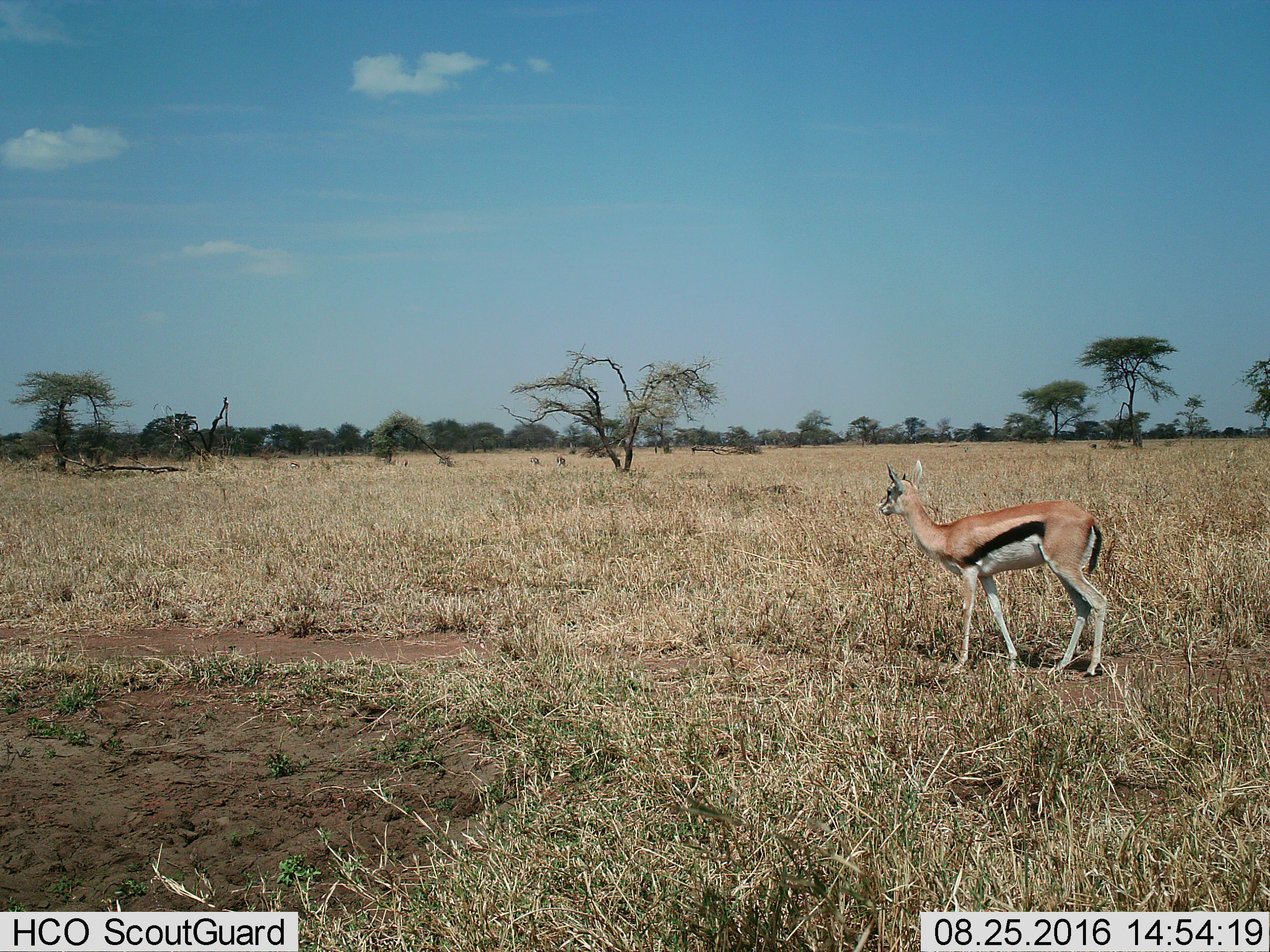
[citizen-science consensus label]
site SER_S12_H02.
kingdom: Animalia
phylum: Chordata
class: Mammalia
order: Artiodactyla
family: Bovidae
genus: Eudorcas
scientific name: Eudorcas thomsonii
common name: thomson's gazelle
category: gazellethomsons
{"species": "gazellethomsons (thomson's gazelle) (Eudorcas thomsonii)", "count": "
● ● ● ● ● ● ●
### PROBLEM STATEMENT
Only a number is wanted here: the count of lines in the listing above holding the string "Eudorcas".

### SOLUTION TO THIS EXERCISE
3